##### PAGE TEXT

Concentration of Aqueous Phosphoric Acid Solution
The mole fraction of phosphoric acid in the tank at 25 minutes can be calculated based on the given data:
Calculation of Mole Fraction of Phosphoric Acid
Given data:
Initial moles of phosphoric acid in the tank = 150 kmol
Initial mole fraction of H3PO4 = 5.00% = 0.05
Rate of addition of pure phosphoric acid = 30.0 L/min
Molecular weight of phosphoric acid = 98
Density of phosphoric acid = 1.834 kg/L
Calculation:
- Moles of phosphoric acid added in 25 minutes = 30 L/min * 25 min = 750 L
- Mass of phosphoric acid added = Density * Volume added = 1.834 kg/L * 750 L = 1375.5 kg = 1375.5/98 = 14.036 kmol
- Moles of phosphoric acid in the tank after addition = Initial moles + Moles added = 150 kmol * 0.05 + 14.036 kmol = 21.536 kmol
- Moles of water in the tank after addition = Initial moles * (1 - Initial mole fraction) = 150 kmol * 0.95 = 142.5 kmol
Now, calculate the mole fraction of phosphoric acid in the tank:
Mole fraction = Moles of phosphoric acid / (Moles of phosphoric acid + Moles of water)

##########

Copy the whole phosphoric acid calculation above word for word.

##### DATA EXCERPTS

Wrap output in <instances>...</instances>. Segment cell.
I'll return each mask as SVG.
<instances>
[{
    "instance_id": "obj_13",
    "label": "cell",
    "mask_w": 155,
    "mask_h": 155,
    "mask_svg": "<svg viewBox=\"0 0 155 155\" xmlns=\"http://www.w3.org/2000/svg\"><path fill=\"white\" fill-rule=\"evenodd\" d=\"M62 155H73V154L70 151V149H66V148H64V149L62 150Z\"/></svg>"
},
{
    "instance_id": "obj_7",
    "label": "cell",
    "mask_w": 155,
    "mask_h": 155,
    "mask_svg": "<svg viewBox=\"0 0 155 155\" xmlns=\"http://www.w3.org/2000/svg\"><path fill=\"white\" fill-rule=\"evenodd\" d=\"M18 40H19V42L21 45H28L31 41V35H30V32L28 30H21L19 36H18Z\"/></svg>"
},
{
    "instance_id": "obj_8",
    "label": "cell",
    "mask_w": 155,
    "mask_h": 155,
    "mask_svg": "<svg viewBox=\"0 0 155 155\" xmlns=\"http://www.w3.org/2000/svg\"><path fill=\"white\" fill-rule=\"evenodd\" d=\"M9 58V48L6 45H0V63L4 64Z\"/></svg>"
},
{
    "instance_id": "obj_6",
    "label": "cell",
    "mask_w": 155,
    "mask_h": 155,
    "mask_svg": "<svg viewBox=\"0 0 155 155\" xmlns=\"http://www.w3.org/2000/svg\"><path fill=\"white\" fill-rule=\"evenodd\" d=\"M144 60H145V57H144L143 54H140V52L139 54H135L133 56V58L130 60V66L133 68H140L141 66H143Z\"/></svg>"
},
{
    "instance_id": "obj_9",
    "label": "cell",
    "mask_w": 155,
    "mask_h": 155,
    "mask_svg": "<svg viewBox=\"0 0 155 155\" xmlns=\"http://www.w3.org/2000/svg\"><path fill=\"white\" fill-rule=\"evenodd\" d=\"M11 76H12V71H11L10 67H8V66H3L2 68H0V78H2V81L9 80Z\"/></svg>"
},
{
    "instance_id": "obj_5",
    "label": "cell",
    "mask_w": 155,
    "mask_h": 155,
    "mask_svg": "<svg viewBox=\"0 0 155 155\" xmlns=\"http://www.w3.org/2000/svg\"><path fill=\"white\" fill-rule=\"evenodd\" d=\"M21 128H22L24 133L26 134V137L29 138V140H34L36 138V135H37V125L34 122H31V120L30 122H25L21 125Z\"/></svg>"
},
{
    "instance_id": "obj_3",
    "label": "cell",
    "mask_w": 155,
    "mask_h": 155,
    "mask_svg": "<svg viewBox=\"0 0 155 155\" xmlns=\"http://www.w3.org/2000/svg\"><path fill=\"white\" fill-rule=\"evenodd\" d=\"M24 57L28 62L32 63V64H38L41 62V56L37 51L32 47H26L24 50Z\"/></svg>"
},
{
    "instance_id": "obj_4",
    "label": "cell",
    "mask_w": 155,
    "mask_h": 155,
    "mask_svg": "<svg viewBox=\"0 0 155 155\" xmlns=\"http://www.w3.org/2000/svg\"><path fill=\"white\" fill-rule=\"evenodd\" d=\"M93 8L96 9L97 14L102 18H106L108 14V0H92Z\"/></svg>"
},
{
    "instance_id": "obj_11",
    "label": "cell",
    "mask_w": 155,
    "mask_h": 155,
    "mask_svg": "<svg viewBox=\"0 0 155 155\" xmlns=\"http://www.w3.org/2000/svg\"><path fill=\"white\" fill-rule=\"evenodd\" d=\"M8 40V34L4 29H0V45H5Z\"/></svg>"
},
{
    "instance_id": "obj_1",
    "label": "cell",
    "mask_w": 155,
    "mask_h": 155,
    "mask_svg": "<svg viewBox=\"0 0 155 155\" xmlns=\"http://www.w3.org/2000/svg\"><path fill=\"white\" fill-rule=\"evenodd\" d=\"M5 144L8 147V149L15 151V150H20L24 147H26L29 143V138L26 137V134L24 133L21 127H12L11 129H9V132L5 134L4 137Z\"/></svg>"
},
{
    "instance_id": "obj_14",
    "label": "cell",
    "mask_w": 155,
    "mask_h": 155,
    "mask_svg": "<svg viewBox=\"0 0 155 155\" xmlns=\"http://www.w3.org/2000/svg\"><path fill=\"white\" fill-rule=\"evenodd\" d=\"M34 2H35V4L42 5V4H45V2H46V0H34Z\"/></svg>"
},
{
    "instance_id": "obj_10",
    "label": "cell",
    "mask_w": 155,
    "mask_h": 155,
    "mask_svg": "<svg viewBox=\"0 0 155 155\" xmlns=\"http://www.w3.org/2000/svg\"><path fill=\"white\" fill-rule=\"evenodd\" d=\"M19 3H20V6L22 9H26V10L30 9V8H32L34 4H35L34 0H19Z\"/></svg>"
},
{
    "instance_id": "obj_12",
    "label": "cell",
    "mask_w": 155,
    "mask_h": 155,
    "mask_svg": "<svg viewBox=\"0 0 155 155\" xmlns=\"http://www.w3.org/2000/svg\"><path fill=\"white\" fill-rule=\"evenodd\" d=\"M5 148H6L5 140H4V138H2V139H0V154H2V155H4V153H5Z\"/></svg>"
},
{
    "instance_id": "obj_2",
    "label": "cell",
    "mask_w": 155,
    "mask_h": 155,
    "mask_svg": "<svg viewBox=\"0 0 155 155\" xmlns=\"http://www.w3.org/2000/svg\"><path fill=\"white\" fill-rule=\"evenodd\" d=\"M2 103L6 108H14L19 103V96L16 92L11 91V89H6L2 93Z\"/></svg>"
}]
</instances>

##########

> **ANSWER SECTION**
Concentration of Aqueous Phosphoric Acid Solution
The mole fraction of phosphoric acid in the tank at 25 minutes can be calculated based on the given data:
Calculation of Mole Fraction of Phosphoric Acid
Given data:
Initial moles of phosphoric acid in the tank = 150 kmol
Initial mole fraction of H3PO4 = 5.00% = 0.05
Rate of addition of pure phosphoric acid = 30.0 L/min
Molecular weight of phosphoric acid = 98
Density of phosphoric acid = 1.834 kg/L
Calculation:
- Moles of phosphoric acid added in 25 minutes = 30 L/min * 25 min = 750 L
- Mass of phosphoric acid added = Density * Volume added = 1.834 kg/L * 750 L = 1375.5 kg = 1375.5/98 = 14.036 kmol
- Moles of phosphoric acid in the tank after addition = Initial moles + Moles added = 150 kmol * 0.05 + 14.036 kmol = 21.536 kmol
- Moles of water in the tank after addition = Initial moles * (1 - Initial mole fraction) = 150 kmol * 0.95 = 142.5 kmol
Now, calculate the mole fraction of phosphoric acid in the tank:
Mole fraction = Moles of phosphoric acid / (Moles of phosphoric acid + Moles of water)